:: Task details ::
In the forum thread about the 2UZ engine, what part number is given for the pump?

:: Reading passage ::
So my assumption is that you replaced the following:

Belt: 13568-09070
Pump: 16100-59275-83
Idlers: 13503-0F010/13505-0F010
Thermostat: 90916-03100/Gasket: 16346-50010
Tensioner(yes, new design): 13540-50030

Congrats. Looking tough indeed. I have always though that the 2UZ is the best V8 in terms of reliability out there. Toyota Industries was not joking around with this engine.
 
Very impressive for an East Coast rig.

So my assumption is that you replaced the following:

Belt: 13568-09070
Pump: 16100-59275-83
Idlers: 13503-0F010/13505-0F010
Thermostat: 90916-03100/Gasket: 16346-50010
Tensioner(yes, new design): 13540-50030

Congrats. Looking tough indeed. I have always though that the 2UZ is the best V8 in terms of reliability out there. Toyota Industries was not joking around with this engine.

That's the parts list for the timing case, plus new drive belt and new bearings for the drive belt idler and tensioner pulley.

You're dead right about this engine. I was very impressed by how solid the timing case components are. This thing has what it takes for a very long service life. I'm from Australia, where the 80s were legendary. Once I moved here, and the 100 was released, I had to have one. Its been a rock!
 
You're dead right about this engine. I was very impressed by how solid the timing case components are. This thing has what it takes for a very long service life. I'm from Australia, where the 80s were legendary. Once I moved here, and the 100 was released, I had to have one. Its been a rock!

I agree. If it wasn't for the IFS (sorry Spressomon), I would be all about the 2UZ powered 100 series.

At least the Australians were lucky with getting the 105 series as the cross over vehicle before the introduction of the 100 series in IFS variant for the long term, which in my opinion, has been a terrible disaster for the legacy of the wide-bodied, big LC's worldwide. At least you have the option of the 7x series with the 1VD there; we don't get that option and drool at your pics from Oz.

The 2UZ is merely a higher torque engine variant of the legendary 1UZ found in the Lexus LS400 sedans of the early 1990's which are truly unique vehicles as well.
 
The 2UZ is merely a higher torque engine variant of the legendary 1UZ found in the Lexus LS400 sedans of the early 1990's which are truly unique vehicles as well.

Image-linked spatial questions:

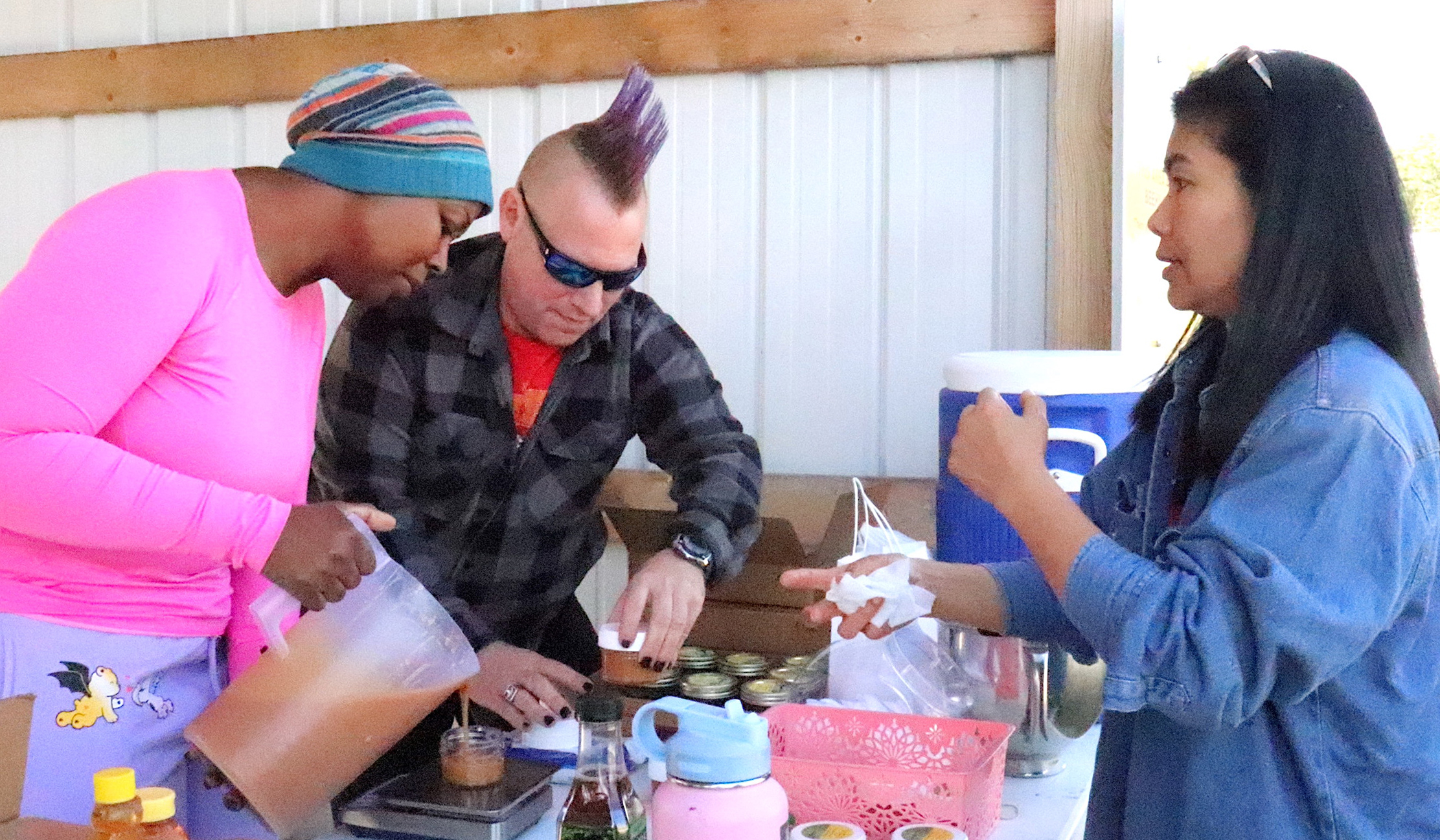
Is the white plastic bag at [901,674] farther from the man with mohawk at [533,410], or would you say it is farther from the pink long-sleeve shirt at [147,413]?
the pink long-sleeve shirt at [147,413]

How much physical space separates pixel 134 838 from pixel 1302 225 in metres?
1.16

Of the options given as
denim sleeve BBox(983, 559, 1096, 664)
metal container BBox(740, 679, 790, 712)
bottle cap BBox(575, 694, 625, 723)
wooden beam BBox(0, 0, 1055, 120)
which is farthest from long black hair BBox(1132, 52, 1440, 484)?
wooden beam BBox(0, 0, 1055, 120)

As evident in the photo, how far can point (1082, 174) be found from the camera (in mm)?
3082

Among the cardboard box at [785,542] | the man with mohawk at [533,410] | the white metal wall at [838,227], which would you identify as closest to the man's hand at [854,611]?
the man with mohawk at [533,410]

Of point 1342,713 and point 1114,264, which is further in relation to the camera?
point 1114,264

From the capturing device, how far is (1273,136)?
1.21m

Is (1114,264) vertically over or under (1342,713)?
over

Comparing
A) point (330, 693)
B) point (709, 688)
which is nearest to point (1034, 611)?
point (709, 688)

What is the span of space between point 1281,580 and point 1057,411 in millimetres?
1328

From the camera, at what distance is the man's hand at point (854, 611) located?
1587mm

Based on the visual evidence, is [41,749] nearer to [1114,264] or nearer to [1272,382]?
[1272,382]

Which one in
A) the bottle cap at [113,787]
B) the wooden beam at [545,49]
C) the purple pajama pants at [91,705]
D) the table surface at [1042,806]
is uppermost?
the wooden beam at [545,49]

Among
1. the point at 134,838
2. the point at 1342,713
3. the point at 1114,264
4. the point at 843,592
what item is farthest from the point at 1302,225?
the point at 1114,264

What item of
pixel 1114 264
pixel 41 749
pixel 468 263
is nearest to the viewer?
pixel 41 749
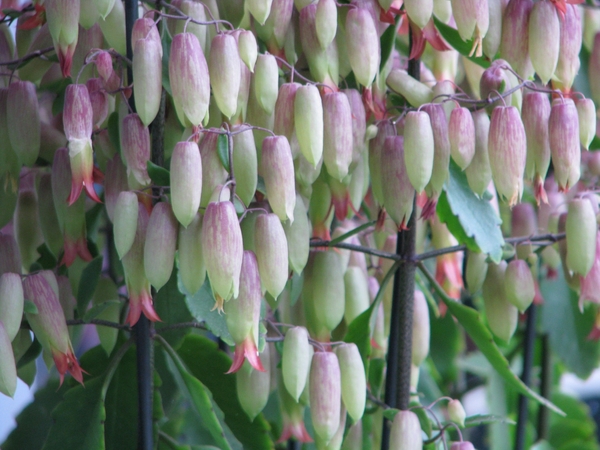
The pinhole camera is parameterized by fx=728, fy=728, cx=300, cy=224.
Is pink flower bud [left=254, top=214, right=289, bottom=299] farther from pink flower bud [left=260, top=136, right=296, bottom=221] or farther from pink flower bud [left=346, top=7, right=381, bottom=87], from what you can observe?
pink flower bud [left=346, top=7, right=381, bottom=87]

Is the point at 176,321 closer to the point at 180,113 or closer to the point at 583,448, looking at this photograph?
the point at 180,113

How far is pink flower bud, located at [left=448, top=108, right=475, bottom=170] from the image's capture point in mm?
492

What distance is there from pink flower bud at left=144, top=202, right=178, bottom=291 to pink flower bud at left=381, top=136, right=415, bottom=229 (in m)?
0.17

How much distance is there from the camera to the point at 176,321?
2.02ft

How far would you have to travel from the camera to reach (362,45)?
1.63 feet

:: Answer ::
16100-59275-83